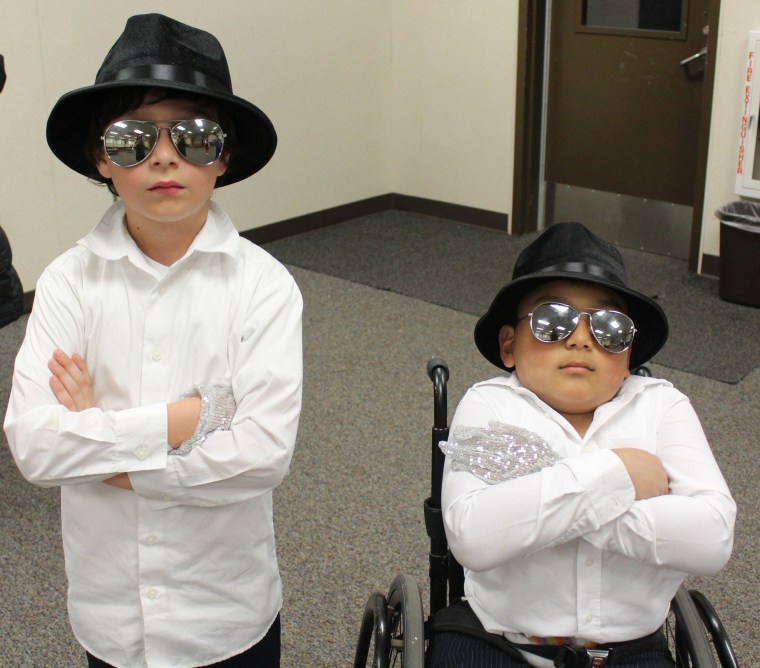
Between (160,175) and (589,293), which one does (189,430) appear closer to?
(160,175)

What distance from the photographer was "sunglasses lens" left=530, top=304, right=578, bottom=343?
1.55 metres

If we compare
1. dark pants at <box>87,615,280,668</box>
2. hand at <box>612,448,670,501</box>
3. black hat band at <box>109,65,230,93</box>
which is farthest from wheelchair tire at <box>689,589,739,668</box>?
black hat band at <box>109,65,230,93</box>

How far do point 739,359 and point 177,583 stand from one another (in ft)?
9.87

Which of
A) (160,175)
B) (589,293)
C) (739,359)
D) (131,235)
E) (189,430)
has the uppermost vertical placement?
(160,175)

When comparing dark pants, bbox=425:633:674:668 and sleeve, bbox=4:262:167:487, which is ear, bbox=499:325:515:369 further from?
sleeve, bbox=4:262:167:487

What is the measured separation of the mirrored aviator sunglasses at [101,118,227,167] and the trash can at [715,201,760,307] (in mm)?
3597

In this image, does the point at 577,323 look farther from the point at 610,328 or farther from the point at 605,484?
Answer: the point at 605,484

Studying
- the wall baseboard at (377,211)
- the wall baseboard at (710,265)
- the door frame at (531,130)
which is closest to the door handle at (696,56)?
the door frame at (531,130)

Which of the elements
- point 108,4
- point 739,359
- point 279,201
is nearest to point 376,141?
point 279,201

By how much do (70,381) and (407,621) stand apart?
625mm

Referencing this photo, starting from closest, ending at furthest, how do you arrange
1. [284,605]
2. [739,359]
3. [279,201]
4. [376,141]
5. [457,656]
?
1. [457,656]
2. [284,605]
3. [739,359]
4. [279,201]
5. [376,141]

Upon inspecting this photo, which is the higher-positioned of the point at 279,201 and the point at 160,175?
the point at 160,175

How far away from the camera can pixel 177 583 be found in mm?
1526

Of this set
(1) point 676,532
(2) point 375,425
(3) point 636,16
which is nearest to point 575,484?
(1) point 676,532
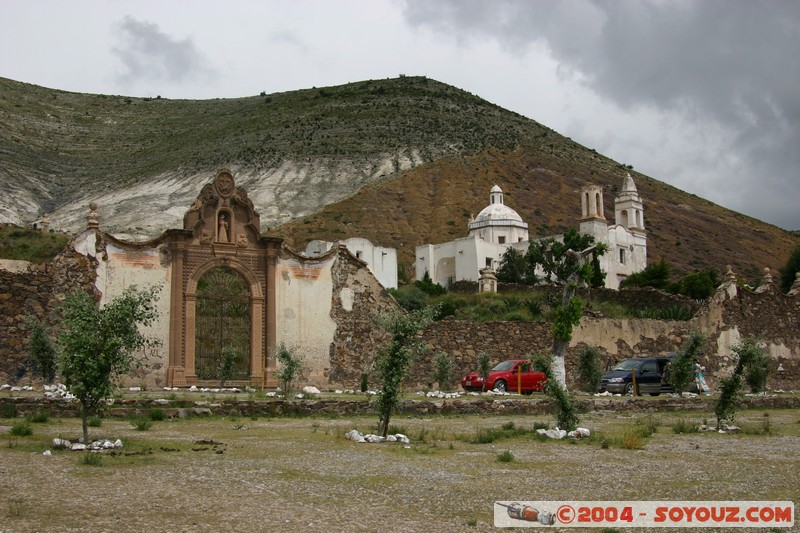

§ §

What you will do —
Could you render the items starting at the line that contains "When comparing dark" and ending at the line that contains "Answer: the point at 605,484" as a two-column CSV headed text and answer, one row per item? Put each value in a single quoted field, with any line breaks turned into spaces.

Output of the exercise —
text,answer
"When comparing dark pants, bbox=425:633:674:668 and sleeve, bbox=4:262:167:487, which is ear, bbox=499:325:515:369 further from?","sleeve, bbox=4:262:167:487"
"What is the measured separation of the mirrored aviator sunglasses at [101,118,227,167] and the trash can at [715,201,760,307] (in mm)?","3597"
"In this image, does the point at 577,323 look farther from the point at 610,328 or farther from the point at 605,484?","Answer: the point at 605,484"